WHAT YOU ARE ASKED TO DO —
Beginning with the first entry, print all the records exactly.

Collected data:
━━━━━━━━━━━━━━━━━━━━
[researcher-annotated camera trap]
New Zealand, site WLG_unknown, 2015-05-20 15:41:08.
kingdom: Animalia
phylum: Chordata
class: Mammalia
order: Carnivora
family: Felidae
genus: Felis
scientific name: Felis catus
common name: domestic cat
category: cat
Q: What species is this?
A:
━━━━━━━━━━━━━━━━━━━━
RESULT OF THE EXERCISE —
[researcher-annotated camera trap]
New Zealand, site WLG_unknown, 2015-05-20 15:41:08.
kingdom: Animalia
phylum: Chordata
class: Mammalia
order: Carnivora
family: Felidae
genus: Felis
scientific name: Felis catus
common name: domestic cat
category: cat
Q: What species is this?
A:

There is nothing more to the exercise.